The reverse legend, 'this is Lord's doing and is marvellous in our eyes', provides a typical articulation of the monarch's divine right to rule. Such a sentiment was echoed by Cardinal Pole in his letter to Mary, also in 1553, which emphatically represented her accession as a holy miracle, a wondrous event independent of human agency (cited in E. Duffy, Fires of Faith, 2010, p.37). However, Mary's religious zeal and her increasingly oppressive Catholic restoration had tragic consequences: over 280 protestants were burned from February 1555 to November 1558. This period constituted the most intense religious persecution of its kind in sixteenth-century Europe, a time of deep division which saw the future queen Elizabeth imprisoned by Mary in the very Tower at which this present type was minted (Duffy, Fires of Faith, 2010, p.7).
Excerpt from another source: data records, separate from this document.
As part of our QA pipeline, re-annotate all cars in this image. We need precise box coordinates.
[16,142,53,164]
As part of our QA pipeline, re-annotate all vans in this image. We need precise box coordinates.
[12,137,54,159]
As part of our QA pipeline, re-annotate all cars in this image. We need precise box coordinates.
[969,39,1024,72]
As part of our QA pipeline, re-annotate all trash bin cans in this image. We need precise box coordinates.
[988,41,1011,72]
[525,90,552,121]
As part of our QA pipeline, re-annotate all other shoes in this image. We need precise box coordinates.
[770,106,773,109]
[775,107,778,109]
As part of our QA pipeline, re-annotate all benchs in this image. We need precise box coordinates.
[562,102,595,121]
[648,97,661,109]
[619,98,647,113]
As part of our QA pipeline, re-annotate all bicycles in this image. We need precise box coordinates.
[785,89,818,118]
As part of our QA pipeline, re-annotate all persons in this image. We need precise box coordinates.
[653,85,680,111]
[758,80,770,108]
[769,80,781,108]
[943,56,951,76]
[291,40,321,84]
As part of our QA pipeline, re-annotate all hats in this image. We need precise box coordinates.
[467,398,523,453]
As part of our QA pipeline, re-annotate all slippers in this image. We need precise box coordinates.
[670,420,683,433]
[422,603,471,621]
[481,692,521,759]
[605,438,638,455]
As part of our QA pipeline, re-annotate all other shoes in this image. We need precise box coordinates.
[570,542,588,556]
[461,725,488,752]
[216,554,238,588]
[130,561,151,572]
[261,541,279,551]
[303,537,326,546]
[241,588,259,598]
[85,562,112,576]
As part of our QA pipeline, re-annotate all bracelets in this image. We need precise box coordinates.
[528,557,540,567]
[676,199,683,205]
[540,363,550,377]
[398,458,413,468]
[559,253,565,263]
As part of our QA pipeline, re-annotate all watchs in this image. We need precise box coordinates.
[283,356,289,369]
Rich dynastic symbols in the coin design affirm the continuity between Mary's reign and that of her father Henry VIII and half-brother Edward VI. At the feet of the enthroned monarch lies a portcullis: this type of latticed gate was used in fortifications like the Tower of London and adopted as the heraldic badge of the House of Beaufort, to which the first Tudor monarch, Henry VII, belonged. Ancestral Tudor emblems also dominate the reverse: a splendid Tudor rose acts as a backdrop to the shield of arms. As royal badge of the Tudor house, this rose represented unity between the Lancastrian and Yorkist Houses following the marriage of Henry VII and Elizabeth of York and celebrated the royal lineage of Mary on her coinage. The pomegranate mint mark not only evoked the classical-era associations with fertility appropriate to a childless queen, but also closely identified Mary with her mother, Catherine of Aragon. Historically used to display Catholic triumph over the Moors in 1492 as an emblem on the Spanish royal arms, the pomegranate, entwined with the Tudor rose under a single crown, was illustrated on the manuscript presented by Thomas More to Catherine and Henry upon their coronation (British Library, Cotton MS Titus D.iv, fo. 12V). Mary's revival of the pomegranate symbol and her use of the Tudor rose on the present coin thus made explicit her dual royal parentage. In fact, the relationship between the queen and her Tudor family had been fraught: after King Henry divorced her mother, Mary had even been reduced to serve as lady-in-waiting to Anne Boleyn's daughter and was only allowed back into court favour in 1536 after acknowledging her own illegitimacy. However, the dynastic symbolism of the current type obscures the historically unstable reality of Mary's legitimacy and instead celebrates her royal lineage.

As Mary met her death after only five years as queen, this type forms part of a fairly limited coin production during her reign. In a proclamation released soon after her succession, Mary announced her intention to provide 'coynes as well of gold as of silver of the perfect fineness' (August 20th, 1553 Harl. MSS. 660), an ambition surely satisfied by the 'fineness' of this present type. However, the queen either closed or did not reopen the country mints active under Edward, possibly because her coinage was produced in quantities so limited as to be satisfied by the central mint at the Tower alone (H. Symonds, 'The Coinage of Queen Mary Tudor', 1912). This delicately carved gold type, then, provides a rare and captivating representation of a queen with a greatly controversial reputation, despite the brevity of her reign.